• [Tarea a realizar]:
Indica, según el texto sobre el circo, a qué letra ha dedicado el Gran Fele su último montaje.

• [Texto proporcionado]:
______

Días de circo
Este año he debido ser muy bueno, porque los Reyes me han traído un futbolín más chulo que un ocho. Con él apuramos los últimos días navideños, tiempo de lecturas y de circo. Como el maravilloso Gran Fele, que ha obtenido el premio nacional de circo y ha dedicado su último montaje a la letra "A". Posiblemente la letra haya inspirado el espectáculo porque, como decía Ramón Gómez de la Serna, "la A es la tienda de campaña del alfabeto" y, por tanto, una gran carpa para cobijar un buen discurso circense como el de Rafael Pla, su director.
Gómez de la Serna se autonombró primer cronista de circo. Leyó una conferencia a lomos de un elefante y pronunció un discurso subido a un trapecio. Allí realizó con franqueza lo que otros oradores hacen sin darse cuenta, columpiarse. Más allá del amor a todo lo que sucedía bajo la carpa, el mérito de Ramón para tan ilustre título fue llevar el humor a la vida y a la literatura con una actitud vanguardista, siempre en la cuerda floja, "entre lo evidente y lo inverosímil, entre lo superficial y el abismo, entre lo grosero y lo extraordinario, entre el circo y la muerte", según confesaba, los polos contradictorios de su obra y de su péndulo vital. Una obra que en su "afán de asesinar el ridículo" es puro circo. Ramón creía en las propiedades terapéuticas del circo. Se preguntaba si podría curar el cáncer. Y dejaba constancia de la idiotez de los poderosos "que no varían después de haber estado en el circo, y siguen tan crueles, tan cerrados, tan obcecados". Al contrario que Ambrose Bierce, extraño periodista americano para quien el circo era un lugar en el que estaba permitido a caballos, ponis y elefantes contemplar al público comportarse como idiotas. Bierce, que era un pesimista, no entendía la magia del espectáculo. Tal vez no tuvo infancia. Fue el décimo de los trece hijos de unos granjeros calvinistas, que tuvieron la ocurrencia de ponerles a todos ellos nombres que empezaban, por la letra A. Sin embargo, a uno todavía le fascina la cara de un niño ante el más difícil todavía, la mirada frente al prestidigitador o la carcajada con el payaso. Tal vez porque, como decía Ramón, en el circo todos volvemos al paraíso primitivo, donde tenemos que ser más justos, ingenuos y tolerantes.

______

• [Material proporcionado]:

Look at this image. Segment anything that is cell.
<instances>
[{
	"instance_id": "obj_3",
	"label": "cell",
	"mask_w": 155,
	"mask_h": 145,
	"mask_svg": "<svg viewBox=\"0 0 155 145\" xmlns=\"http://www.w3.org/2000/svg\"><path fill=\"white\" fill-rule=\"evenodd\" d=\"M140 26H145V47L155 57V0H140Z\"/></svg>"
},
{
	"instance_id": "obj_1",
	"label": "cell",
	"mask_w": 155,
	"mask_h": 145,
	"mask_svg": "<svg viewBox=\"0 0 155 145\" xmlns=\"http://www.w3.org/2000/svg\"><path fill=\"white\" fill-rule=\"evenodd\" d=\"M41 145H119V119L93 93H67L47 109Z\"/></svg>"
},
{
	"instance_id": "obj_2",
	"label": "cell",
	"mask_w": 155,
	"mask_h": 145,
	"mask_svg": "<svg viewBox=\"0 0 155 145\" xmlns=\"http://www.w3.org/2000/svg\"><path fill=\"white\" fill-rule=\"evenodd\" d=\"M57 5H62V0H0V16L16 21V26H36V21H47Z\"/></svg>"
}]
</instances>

______

• [Espacio de respuesta]:
A la letra "A".